WHAT IS EXPECTED >> Restate the entries below without a single change.

[Source texts of formatted documents]
────────────────────────────────────────

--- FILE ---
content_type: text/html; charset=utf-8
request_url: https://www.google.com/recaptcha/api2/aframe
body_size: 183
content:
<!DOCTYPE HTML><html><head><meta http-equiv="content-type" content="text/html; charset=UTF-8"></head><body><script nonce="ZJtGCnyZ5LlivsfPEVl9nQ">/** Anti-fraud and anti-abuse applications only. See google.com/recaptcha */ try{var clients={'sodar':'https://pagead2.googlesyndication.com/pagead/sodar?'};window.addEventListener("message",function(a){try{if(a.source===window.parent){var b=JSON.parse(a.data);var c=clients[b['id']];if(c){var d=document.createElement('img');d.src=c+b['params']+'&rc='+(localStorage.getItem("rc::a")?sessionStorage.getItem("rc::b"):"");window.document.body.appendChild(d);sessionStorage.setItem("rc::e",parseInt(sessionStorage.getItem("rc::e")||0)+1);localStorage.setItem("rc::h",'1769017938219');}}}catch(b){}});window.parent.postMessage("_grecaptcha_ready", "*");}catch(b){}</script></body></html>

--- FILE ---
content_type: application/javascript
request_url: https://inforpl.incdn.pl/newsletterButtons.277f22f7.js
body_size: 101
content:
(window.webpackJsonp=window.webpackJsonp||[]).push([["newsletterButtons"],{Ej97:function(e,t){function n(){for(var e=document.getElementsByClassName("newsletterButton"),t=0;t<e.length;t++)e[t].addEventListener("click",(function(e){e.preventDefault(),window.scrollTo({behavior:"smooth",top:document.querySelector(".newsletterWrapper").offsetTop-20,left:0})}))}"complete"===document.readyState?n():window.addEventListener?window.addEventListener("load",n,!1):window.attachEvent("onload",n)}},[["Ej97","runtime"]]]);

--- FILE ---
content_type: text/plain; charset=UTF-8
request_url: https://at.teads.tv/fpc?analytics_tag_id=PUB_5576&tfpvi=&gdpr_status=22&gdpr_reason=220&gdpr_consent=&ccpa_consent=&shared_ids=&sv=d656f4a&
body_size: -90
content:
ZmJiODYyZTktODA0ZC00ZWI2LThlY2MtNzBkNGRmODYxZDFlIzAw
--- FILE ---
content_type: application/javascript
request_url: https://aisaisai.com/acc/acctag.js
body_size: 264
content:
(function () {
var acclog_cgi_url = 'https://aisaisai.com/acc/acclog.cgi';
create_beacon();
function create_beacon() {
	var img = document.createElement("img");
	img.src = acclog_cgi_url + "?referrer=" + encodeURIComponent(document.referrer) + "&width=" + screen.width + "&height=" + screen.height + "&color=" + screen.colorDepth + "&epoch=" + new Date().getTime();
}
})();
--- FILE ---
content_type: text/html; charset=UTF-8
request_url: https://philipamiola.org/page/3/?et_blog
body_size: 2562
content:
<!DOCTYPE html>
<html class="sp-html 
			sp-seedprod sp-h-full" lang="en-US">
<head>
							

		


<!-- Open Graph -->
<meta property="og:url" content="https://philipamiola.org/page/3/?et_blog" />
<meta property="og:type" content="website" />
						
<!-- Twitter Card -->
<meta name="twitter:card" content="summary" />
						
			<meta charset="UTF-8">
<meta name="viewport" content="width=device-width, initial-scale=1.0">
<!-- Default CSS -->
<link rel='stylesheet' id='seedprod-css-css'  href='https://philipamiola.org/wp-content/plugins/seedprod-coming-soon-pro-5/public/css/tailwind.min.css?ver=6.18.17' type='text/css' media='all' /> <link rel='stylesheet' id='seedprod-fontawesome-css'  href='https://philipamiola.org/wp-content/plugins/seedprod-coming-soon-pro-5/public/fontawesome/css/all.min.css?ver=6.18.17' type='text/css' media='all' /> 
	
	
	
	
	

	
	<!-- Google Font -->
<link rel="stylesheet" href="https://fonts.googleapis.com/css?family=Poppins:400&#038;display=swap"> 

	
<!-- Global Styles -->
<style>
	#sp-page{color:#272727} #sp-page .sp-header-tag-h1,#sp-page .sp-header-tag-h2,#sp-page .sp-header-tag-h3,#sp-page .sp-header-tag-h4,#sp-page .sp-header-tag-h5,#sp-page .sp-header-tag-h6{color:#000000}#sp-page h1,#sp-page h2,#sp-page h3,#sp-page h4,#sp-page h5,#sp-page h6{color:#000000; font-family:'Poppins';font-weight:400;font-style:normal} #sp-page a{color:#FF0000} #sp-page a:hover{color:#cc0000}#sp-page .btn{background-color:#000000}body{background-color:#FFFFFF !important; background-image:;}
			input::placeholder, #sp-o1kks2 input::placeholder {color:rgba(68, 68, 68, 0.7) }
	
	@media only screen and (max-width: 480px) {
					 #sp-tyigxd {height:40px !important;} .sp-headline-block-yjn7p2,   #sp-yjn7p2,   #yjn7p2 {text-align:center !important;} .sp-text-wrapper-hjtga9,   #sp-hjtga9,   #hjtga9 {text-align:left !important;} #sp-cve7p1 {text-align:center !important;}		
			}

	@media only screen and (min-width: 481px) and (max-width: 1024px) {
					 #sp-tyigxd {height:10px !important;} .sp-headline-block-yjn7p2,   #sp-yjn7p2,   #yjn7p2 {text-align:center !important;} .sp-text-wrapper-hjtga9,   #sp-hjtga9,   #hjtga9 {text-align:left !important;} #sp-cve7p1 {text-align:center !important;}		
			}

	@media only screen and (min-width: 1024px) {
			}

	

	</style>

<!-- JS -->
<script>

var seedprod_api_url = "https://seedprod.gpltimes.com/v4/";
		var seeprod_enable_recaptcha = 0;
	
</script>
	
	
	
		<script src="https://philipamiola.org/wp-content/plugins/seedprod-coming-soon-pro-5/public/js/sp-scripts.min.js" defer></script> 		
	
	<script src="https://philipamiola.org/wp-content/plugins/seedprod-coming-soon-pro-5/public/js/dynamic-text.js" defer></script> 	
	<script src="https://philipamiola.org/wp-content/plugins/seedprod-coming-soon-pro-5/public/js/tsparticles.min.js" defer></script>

────────────────────────────────────────

ANSWER BOX >>
--- FILE ---
content_type: text/html; charset=utf-8
request_url: https://www.google.com/recaptcha/api2/aframe
body_size: 183
content:
<!DOCTYPE HTML><html><head><meta http-equiv="content-type" content="text/html; charset=UTF-8"></head><body><script nonce="ZJtGCnyZ5LlivsfPEVl9nQ">/** Anti-fraud and anti-abuse applications only. See google.com/recaptcha */ try{var clients={'sodar':'https://pagead2.googlesyndication.com/pagead/sodar?'};window.addEventListener("message",function(a){try{if(a.source===window.parent){var b=JSON.parse(a.data);var c=clients[b['id']];if(c){var d=document.createElement('img');d.src=c+b['params']+'&rc='+(localStorage.getItem("rc::a")?sessionStorage.getItem("rc::b"):"");window.document.body.appendChild(d);sessionStorage.setItem("rc::e",parseInt(sessionStorage.getItem("rc::e")||0)+1);localStorage.setItem("rc::h",'1769017938219');}}}catch(b){}});window.parent.postMessage("_grecaptcha_ready", "*");}catch(b){}</script></body></html>

--- FILE ---
content_type: application/javascript
request_url: https://inforpl.incdn.pl/newsletterButtons.277f22f7.js
body_size: 101
content:
(window.webpackJsonp=window.webpackJsonp||[]).push([["newsletterButtons"],{Ej97:function(e,t){function n(){for(var e=document.getElementsByClassName("newsletterButton"),t=0;t<e.length;t++)e[t].addEventListener("click",(function(e){e.preventDefault(),window.scrollTo({behavior:"smooth",top:document.querySelector(".newsletterWrapper").offsetTop-20,left:0})}))}"complete"===document.readyState?n():window.addEventListener?window.addEventListener("load",n,!1):window.attachEvent("onload",n)}},[["Ej97","runtime"]]]);

--- FILE ---
content_type: text/plain; charset=UTF-8
request_url: https://at.teads.tv/fpc?analytics_tag_id=PUB_5576&tfpvi=&gdpr_status=22&gdpr_reason=220&gdpr_consent=&ccpa_consent=&shared_ids=&sv=d656f4a&
body_size: -90
content:
ZmJiODYyZTktODA0ZC00ZWI2LThlY2MtNzBkNGRmODYxZDFlIzAw
--- FILE ---
content_type: application/javascript
request_url: https://aisaisai.com/acc/acctag.js
body_size: 264
content:
(function () {
var acclog_cgi_url = 'https://aisaisai.com/acc/acclog.cgi';
create_beacon();
function create_beacon() {
	var img = document.createElement("img");
	img.src = acclog_cgi_url + "?referrer=" + encodeURIComponent(document.referrer) + "&width=" + screen.width + "&height=" + screen.height + "&color=" + screen.colorDepth + "&epoch=" + new Date().getTime();
}
})();
--- FILE ---
content_type: text/html; charset=UTF-8
request_url: https://philipamiola.org/page/3/?et_blog
body_size: 2562
content:
<!DOCTYPE html>
<html class="sp-html 
			sp-seedprod sp-h-full" lang="en-US">
<head>
							

		


<!-- Open Graph -->
<meta property="og:url" content="https://philipamiola.org/page/3/?et_blog" />
<meta property="og:type" content="website" />
						
<!-- Twitter Card -->
<meta name="twitter:card" content="summary" />
						
			<meta charset="UTF-8">
<meta name="viewport" content="width=device-width, initial-scale=1.0">
<!-- Default CSS -->
<link rel='stylesheet' id='seedprod-css-css'  href='https://philipamiola.org/wp-content/plugins/seedprod-coming-soon-pro-5/public/css/tailwind.min.css?ver=6.18.17' type='text/css' media='all' /> <link rel='stylesheet' id='seedprod-fontawesome-css'  href='https://philipamiola.org/wp-content/plugins/seedprod-coming-soon-pro-5/public/fontawesome/css/all.min.css?ver=6.18.17' type='text/css' media='all' /> 
	
	
	
	
	

	
	<!-- Google Font -->
<link rel="stylesheet" href="https://fonts.googleapis.com/css?family=Poppins:400&#038;display=swap"> 

	
<!-- Global Styles -->
<style>
	#sp-page{color:#272727} #sp-page .sp-header-tag-h1,#sp-page .sp-header-tag-h2,#sp-page .sp-header-tag-h3,#sp-page .sp-header-tag-h4,#sp-page .sp-header-tag-h5,#sp-page .sp-header-tag-h6{color:#000000}#sp-page h1,#sp-page h2,#sp-page h3,#sp-page h4,#sp-page h5,#sp-page h6{color:#000000; font-family:'Poppins';font-weight:400;font-style:normal} #sp-page a{color:#FF0000} #sp-page a:hover{color:#cc0000}#sp-page .btn{background-color:#000000}body{background-color:#FFFFFF !important; background-image:;}
			input::placeholder, #sp-o1kks2 input::placeholder {color:rgba(68, 68, 68, 0.7) }
	
	@media only screen and (max-width: 480px) {
					 #sp-tyigxd {height:40px !important;} .sp-headline-block-yjn7p2,   #sp-yjn7p2,   #yjn7p2 {text-align:center !important;} .sp-text-wrapper-hjtga9,   #sp-hjtga9,   #hjtga9 {text-align:left !important;} #sp-cve7p1 {text-align:center !important;}		
			}

	@media only screen and (min-width: 481px) and (max-width: 1024px) {
					 #sp-tyigxd {height:10px !important;} .sp-headline-block-yjn7p2,   #sp-yjn7p2,   #yjn7p2 {text-align:center !important;} .sp-text-wrapper-hjtga9,   #sp-hjtga9,   #hjtga9 {text-align:left !important;} #sp-cve7p1 {text-align:center !important;}		
			}

	@media only screen and (min-width: 1024px) {
			}

	

	</style>

<!-- JS -->
<script>

var seedprod_api_url = "https://seedprod.gpltimes.com/v4/";
		var seeprod_enable_recaptcha = 0;
	
</script>
	
	
	
		<script src="https://philipamiola.org/wp-content/plugins/seedprod-coming-soon-pro-5/public/js/sp-scripts.min.js" defer></script> 		
	
	<script src="https://philipamiola.org/wp-content/plugins/seedprod-coming-soon-pro-5/public/js/dynamic-text.js" defer></script> 	
	<script src="https://philipamiola.org/wp-content/plugins/seedprod-coming-soon-pro-5/public/js/tsparticles.min.js" defer></script>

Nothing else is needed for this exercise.